Permeable solutions can be based on porous asphalt and concrete surfaces, concrete pavers (permeable interlocking concrete paving systems – PICP), or polymer-based grass pavers, grids and geocells. Porous pavements such as pervious concrete and pervious asphalt are better suited for urbanized areas that see more frequent vehicular traffic, while concrete pavers, grids, and geocells are better suited for light vehicular traffic, pedestrian and cycling pathways, and overflow parking lots. Pervious concrete pavers allow water to percolate and infiltrate through the pavers and into the aggregate layers and/or soil below. Impervious concrete pavers installed with ample void space between each paver function in the same way as pervious concrete pavers as they enable stormwater to drain into the voids between each paver, either filled with coarse aggregate or vegetation, to a stone and/or soil base layer for on-site infiltration and filtering. Polymer based grass grid or cellular paver systems provide load bearing reinforcement for unpaved surfaces of gravel or turf.

Grass pavers, plastic turf reinforcing grids (PTRG), and geocells (cellular confinement systems) are honeycombed 3D grid-cellular systems, made of thin-walled HDPE plastic or other polymer alloys. These provide grass reinforcement, ground stabilization and gravel retention. The 3D structure reinforces infill and transfers vertical loads from the surface, distributing them over a wider area. Selection of the type of cellular grid depends to an extent on the surface material, traffic and loads.
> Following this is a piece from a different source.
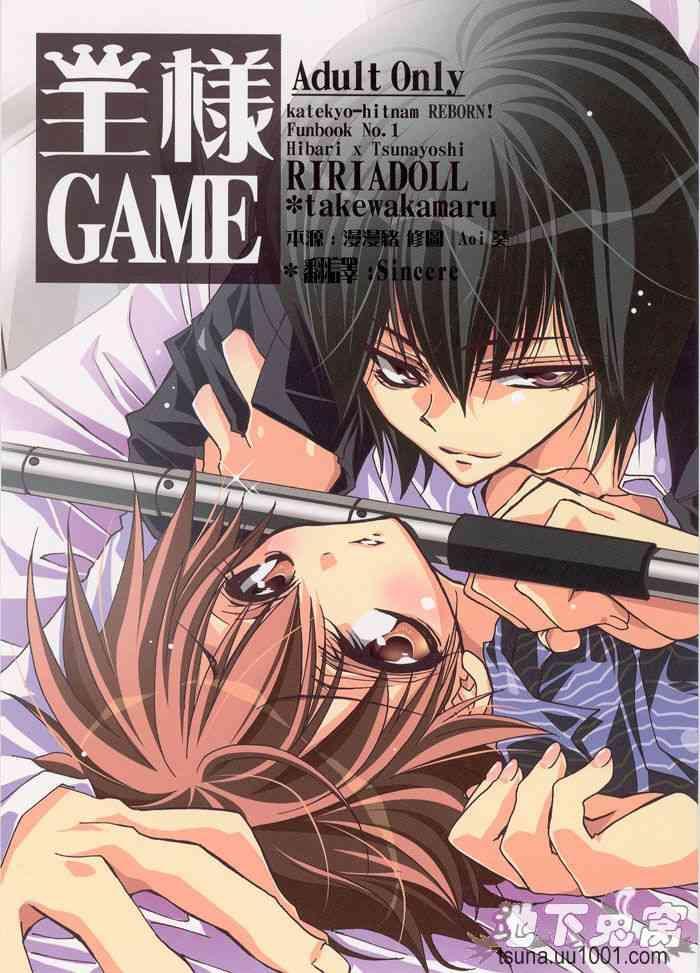ousama game cover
The cellular grids are installed on a prepared base layer of open-graded stone (higher void spacing) or engineered stone (stronger). The surface layer may be compacted gravel or topsoil seeded with grass and fertilizer. In addition to load support, the cellular grid reduces compaction of the soil to maintain permeability, while the roots improve permeability due to their root channels.

In new suburban growth, porous pavements protect watersheds by delaying and filtering the surge flow. In existing built-up areas and towns, redevelopment and reconstruction are opportunities to implement stormwater water management practices. Permeable paving is an important component in Low Impact Development (LID), a process for land development in the United States that attempts to minimize impacts on water quality and the similar concept of sustainable drainage systems (SuDS) in the United Kingdom.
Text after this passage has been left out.